One of the perennial issues one has to address in all social research is that of bias, the more so in dealing with political thinktanks where there is the ever present temptation to tailor the evidence to fit the hypothesis rather than test the hypothesis against the evidence. This is something that it evidence in the report on family breakdown produced for the Tory party by IDS’s Centre for Social Justice, which sets out the ideological view that marriage is a moral, social and political ‘good’ right at the outset and which then proceeds to provide reams of carefully selected ‘evidence’ to support that assertion while studiously ignoring or playing down as unimportant anything that might question or contradict the reports core assumption about marriage.
The question that has to be asked is whether this is what has happened here, but with ‘knobs’ on?
Did the research proceed under the assumption that extremist literature would be found in British mosques and, more importantly, was there a view taken as to what kind of level of incidence of mosques distributing extremist literature would prove ‘useful’ to Policy Exchange in terms of either publicity or even politically in its role as policy feeder to the Conservative Party, one that might have introduced a bias into the research sufficient to prompt a researcher to manufacture evidence ‘to order’ in order to hit a preconceived ‘target’ figure – 25% is, after all, large enough to sound scary without being so large as to risk provoking a serious backlash of the kind one might expect were credible research to show that extremist literature was available in much large percentage of mosques, if not in a majority of them.

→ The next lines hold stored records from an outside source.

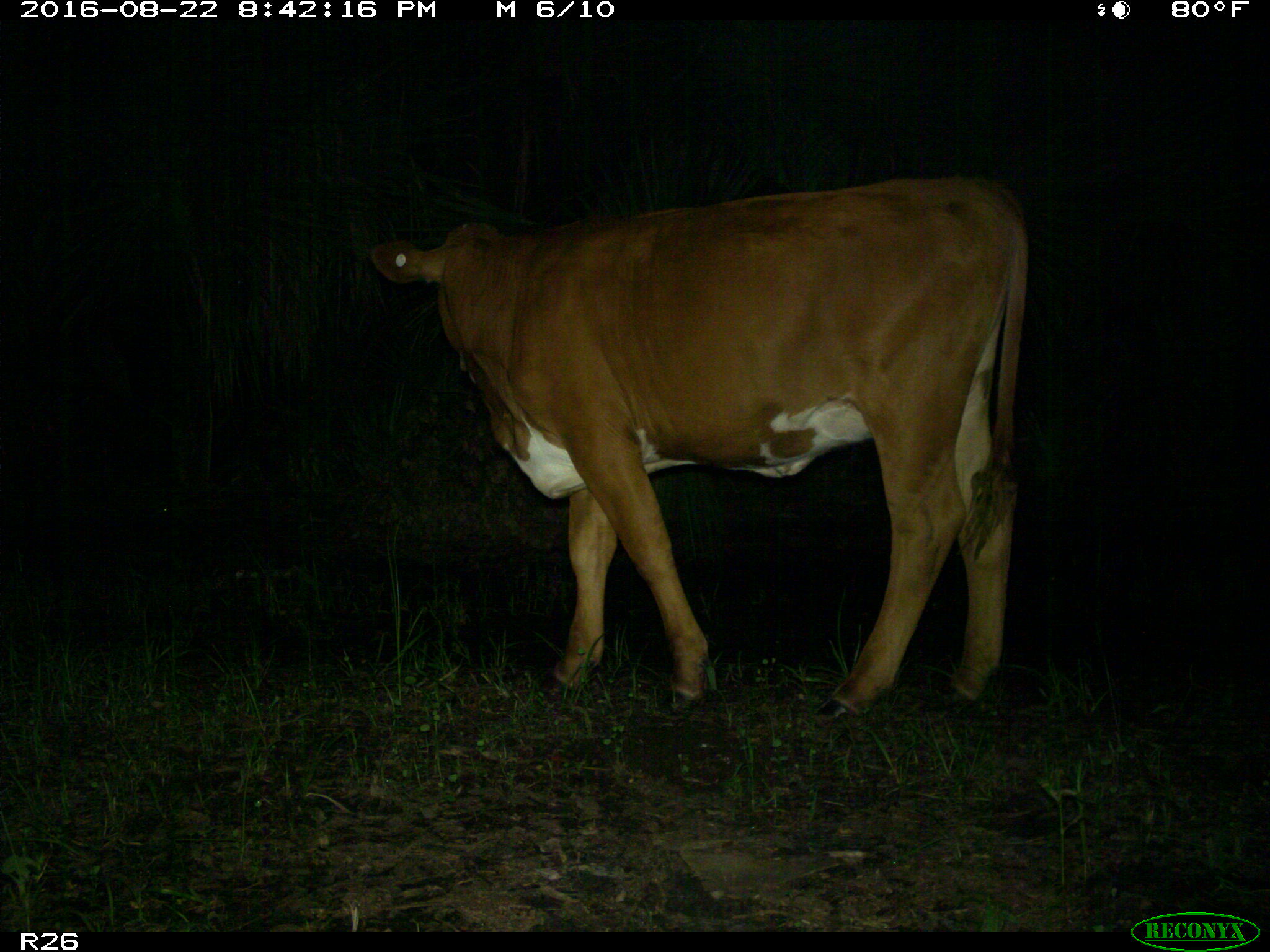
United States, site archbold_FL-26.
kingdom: Animalia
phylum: Chordata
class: Mammalia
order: Artiodactyla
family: Bovidae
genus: Bos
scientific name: Bos taurus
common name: domestic cow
Bos taurus (domestic cow).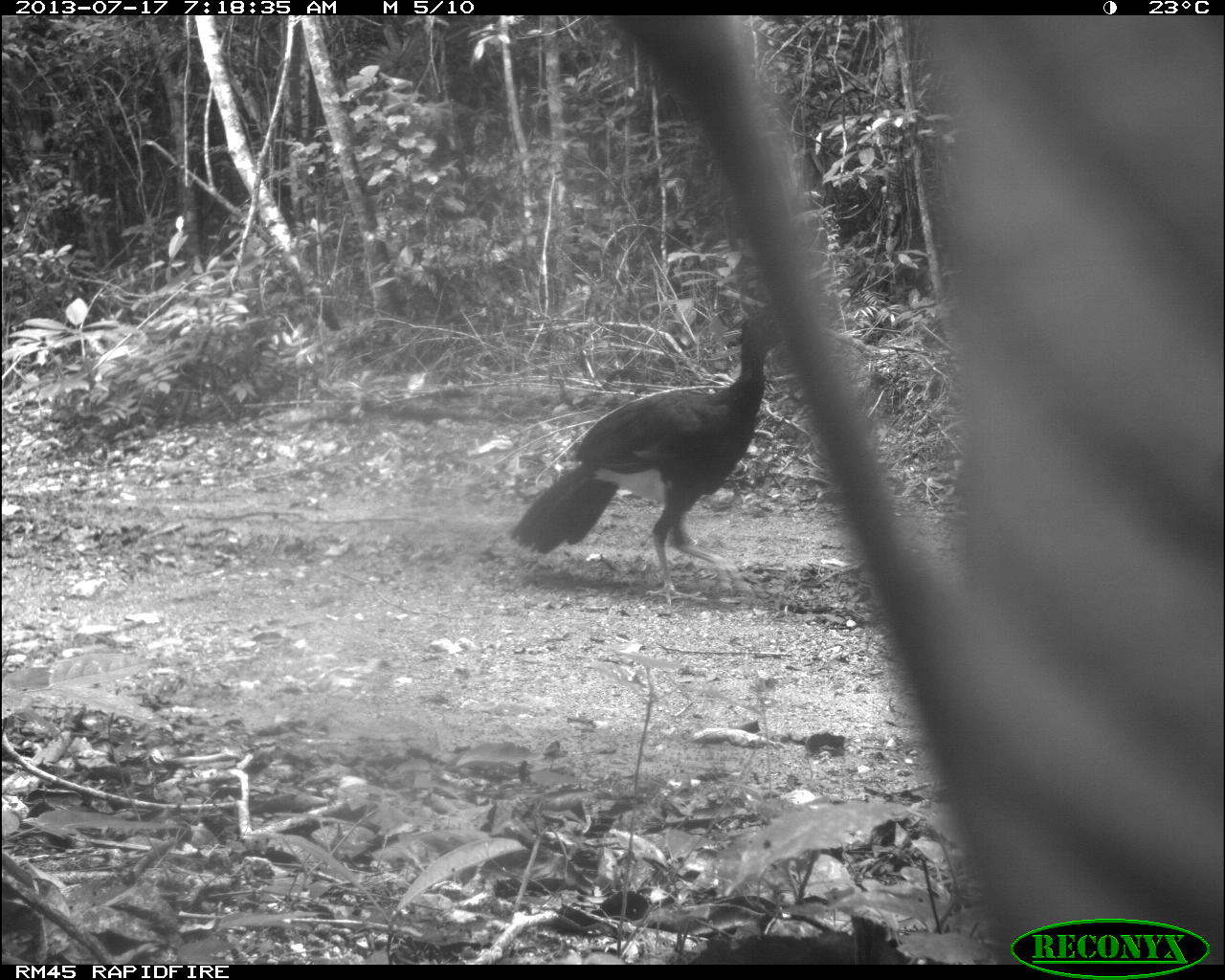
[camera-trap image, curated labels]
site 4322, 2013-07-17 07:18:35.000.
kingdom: Animalia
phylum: Chordata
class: Aves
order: Galliformes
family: Cracidae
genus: Crax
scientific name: Crax rubra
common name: great curassow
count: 1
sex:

To find evidence of bias in the output of a political thinktank is only to be expected and is a matter best addressed by ensuring that the underlying political views and assumptions of such organisations are a known quantity.
To find that such a thinktank has been complicit in the falsification of evidence to suit its biases is another matter entirely and one which calls into question its credibility and, implicitly, the credibility of any political party or leader who uses the fruits of that evidence as the basis for their own policy-making. That is the issue that Policy Exchange has to address here and it efforts to shift the burden of proof to other and rally support using an all-too-obvious dog whistle hardly inspire confidence in its capacity to address the real questions that Newsnight’s investigation raises.
The executive of Policy Exchange will meet on Thursday 13th to discuss legal action against the BBC.
Is that more bravado or are they serious about taking the BBC to court and opening up the possibility of the Beeb’s lawyers picking over their research methodology in a public arena?
I guess we’ll just have to wait and see.